Mais ou menos. Não está perfeita e nunca vai estar. Mas acho que a gente aprendeu a permanecer no mesmo espaço sem provocar o outro. Não tem mais tantas bebidas e drogas entre a gente, o que facilita. O William ainda toma uns drinques, mas eu não bebo há três anos (suspira).
 
E quanto às outras drogas?
Não chego perto de nenhuma. Estou totalmente limpo. Para ser honesto, não sei até quando isso vai durar. Amanhã posso tomar um drinque, não sei. Descobri que é assim que devo encarar a situação. Tentei largar a bebida antes. O problema é que adoro beber. E a idéia de nunca mais poder tomar nada pelo resto da minha vida me deprime. Então me condicionei a pensar que amanhã posso tomar um drinque. E, fazendo isso, acabo não bebendo.
 
A Escócia tem essa tradição de bons bebedores. E, graças aos livros do Irvine Welsh, as pessoas tendem a relacionar o país com as drogas pesadas.

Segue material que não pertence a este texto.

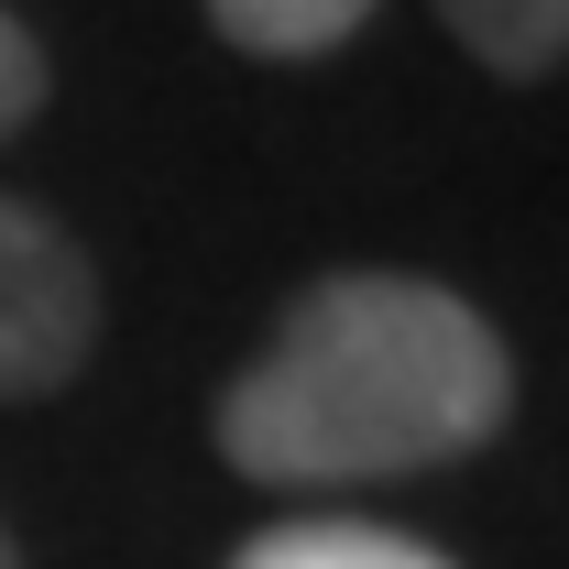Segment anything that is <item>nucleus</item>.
<instances>
[{"instance_id":"nucleus-1","label":"nucleus","mask_w":569,"mask_h":569,"mask_svg":"<svg viewBox=\"0 0 569 569\" xmlns=\"http://www.w3.org/2000/svg\"><path fill=\"white\" fill-rule=\"evenodd\" d=\"M515 417V351L427 274H318L219 395V460L274 493L406 482Z\"/></svg>"},{"instance_id":"nucleus-2","label":"nucleus","mask_w":569,"mask_h":569,"mask_svg":"<svg viewBox=\"0 0 569 569\" xmlns=\"http://www.w3.org/2000/svg\"><path fill=\"white\" fill-rule=\"evenodd\" d=\"M99 351V263L56 209L0 187V406L67 395Z\"/></svg>"},{"instance_id":"nucleus-3","label":"nucleus","mask_w":569,"mask_h":569,"mask_svg":"<svg viewBox=\"0 0 569 569\" xmlns=\"http://www.w3.org/2000/svg\"><path fill=\"white\" fill-rule=\"evenodd\" d=\"M230 569H449L427 537L406 526H361V515H296V526H263L241 537Z\"/></svg>"},{"instance_id":"nucleus-4","label":"nucleus","mask_w":569,"mask_h":569,"mask_svg":"<svg viewBox=\"0 0 569 569\" xmlns=\"http://www.w3.org/2000/svg\"><path fill=\"white\" fill-rule=\"evenodd\" d=\"M438 22L515 88L569 67V0H438Z\"/></svg>"},{"instance_id":"nucleus-5","label":"nucleus","mask_w":569,"mask_h":569,"mask_svg":"<svg viewBox=\"0 0 569 569\" xmlns=\"http://www.w3.org/2000/svg\"><path fill=\"white\" fill-rule=\"evenodd\" d=\"M372 11H383V0H209L219 33H230L241 56H274V67H296V56H340Z\"/></svg>"},{"instance_id":"nucleus-6","label":"nucleus","mask_w":569,"mask_h":569,"mask_svg":"<svg viewBox=\"0 0 569 569\" xmlns=\"http://www.w3.org/2000/svg\"><path fill=\"white\" fill-rule=\"evenodd\" d=\"M44 88H56V67H44L33 22H22V11H0V142H11L33 110H44Z\"/></svg>"},{"instance_id":"nucleus-7","label":"nucleus","mask_w":569,"mask_h":569,"mask_svg":"<svg viewBox=\"0 0 569 569\" xmlns=\"http://www.w3.org/2000/svg\"><path fill=\"white\" fill-rule=\"evenodd\" d=\"M0 569H22V548H11V526H0Z\"/></svg>"}]
</instances>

É verdade. A Escócia tem cultura de bebidas e drogas. Como nação, a Escócia não é nada saudável. As pessoas se alimentam mal, bebem muito e se drogam. Deve ter a ver com o fato de não ser um país rico nem terrivelmente pobre. O lance é que já virou parte da nossa cultura.
 
Quando foi a última vez que você escutou o álbum Psychocandy?
De tempos em tempos pego o disco e boto para tocar. E soa diferente toda vez que o ouço. Acho que ainda está muito bom. O fato de ter sido gravado há 23 anos e as pessoas ainda falarem dele faz desse disco algo especial.

Parte da crítica musical aponta o Jesus & Mary Chain como um dos últimos grupos revolucionários no rock. O que você pensa sobre isso?
Bem, eu discordo um pouco. O rock and roll é uma longa revolução, que vinha acontecendo antes da nossa banda e que continuou depois que paramos. A essência do rock and roll é ser revolucionário.

Onde e Quando
The Jesus and Mary Chain se apresenta no Planeta Terra, que terá outras 15 atrações. O festival acontece na Villa dos Galpões (Avenida das Nações Unidas, 20.003, portões 1 e 2, São Paulo, SP), no dia 8, a partir das 16h30. R$ 130.